• _Jobs_:
1 – In the piece on sandlot baseball, what does hitting a ball over the fence count as?
2 – Carry on the piece about sandlot baseball, starting after its last sentence.

• _Text segment_:
To the sandlot...and beyond!
I'm not sure what brings me more joy than to know that young boys are out there having fun playing baseball. I prefer sandlot ball, without adult supervision, where boys learn to cooperate, take turns, and work out the rules of fairness. They learn to think: the rules of baseball are designed to make sense, in a spirit of cooperation. If you don't know the rules, you can usually figure them out, and get a consensus based on an internal logic. And if you have to adjust them, it's for the better.
Hitting a ball over the fence is a home run. But the rules could have just as easily have evolved to turn the home run into an out - forcing the game to stay within its boundaries. But it's a home run, because the kids, both true kids and the kids in all of us, the same kids who dreamed of flying a rocket ship to the moon, wanted it that way. In other sports, you must stay within the boundaries or you are punished.

• _Available data_:

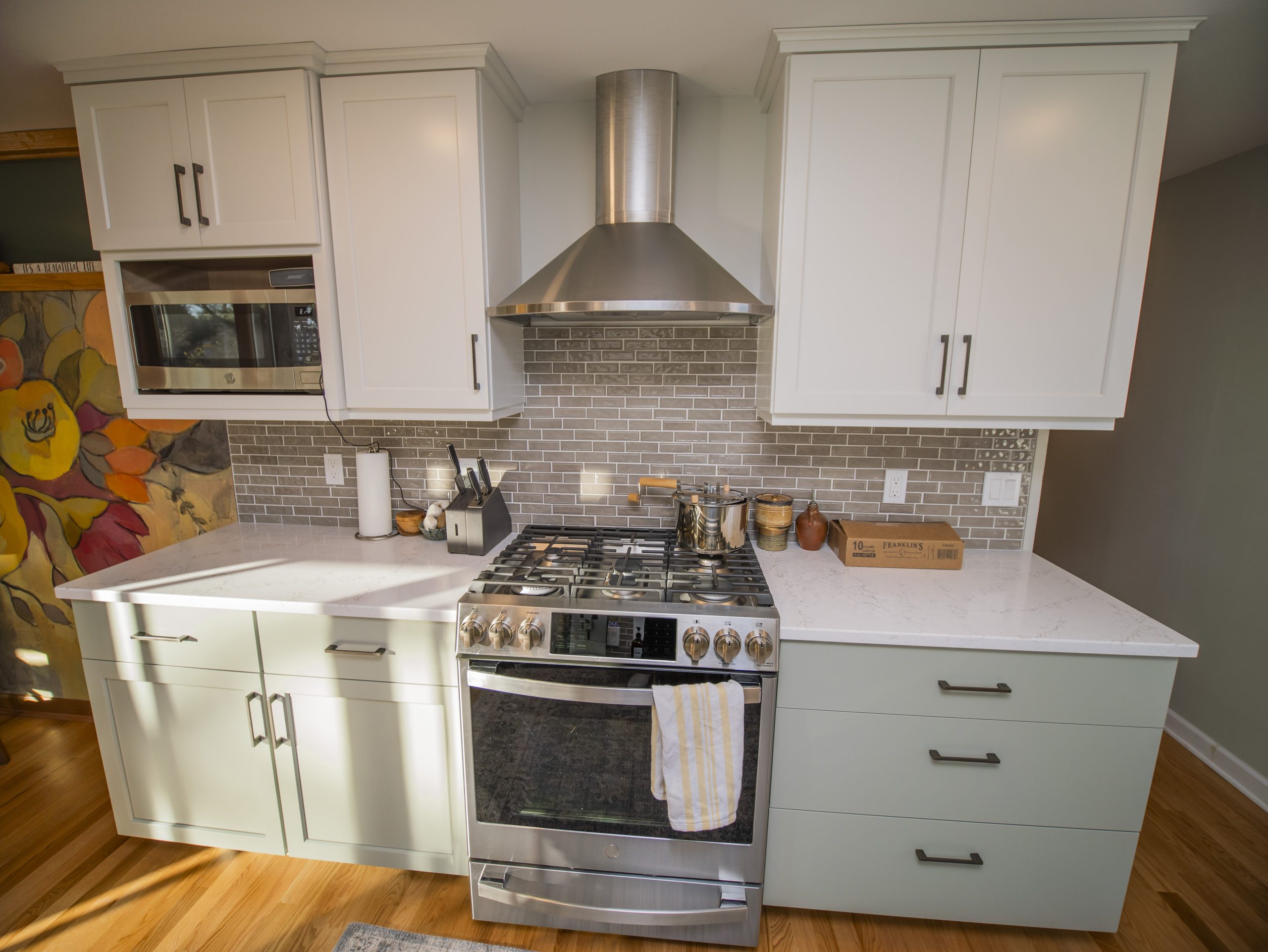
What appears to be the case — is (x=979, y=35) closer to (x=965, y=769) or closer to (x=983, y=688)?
(x=983, y=688)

• _Answers_:
1 – A home run.

2 –
In the paragraph above, you may notice I adjusted the subject from "boys" to "kids". I do not mean to dismiss girls, but I think boys are getting pushed aside too much these days. The young boys of today are being forced to pay the penalty for past generations. It's not fair to them. The sandlots of old had a saying: "You throw like a girl." This meant "you aren't capable of playing at our level. Better up your game." Believe me, if a girl could play at the level the game was being played at, she could fight her way in.
In baseball, there are the boundaries. Gravity does exist. The earth is our home. We travel beyond it unprepared and we die. Boundaries are meant to be obeyed, But, in cases of self fulfillment, or self improvement, we are meant to be people who aspire to break them. And thus, the pitcher can throw the ball as hard as he can, but it must be within the strike zone. The batter can hit the ball as hard and as far as he can, but it must stay fair.
Proper education consists of plenty of recess, with unstructured time for children to play the participation games we pass down to them. And if some kids prefer to play apart, and develop the games of the future, based on individual achievement, God bless them as well.
And God bless baseball.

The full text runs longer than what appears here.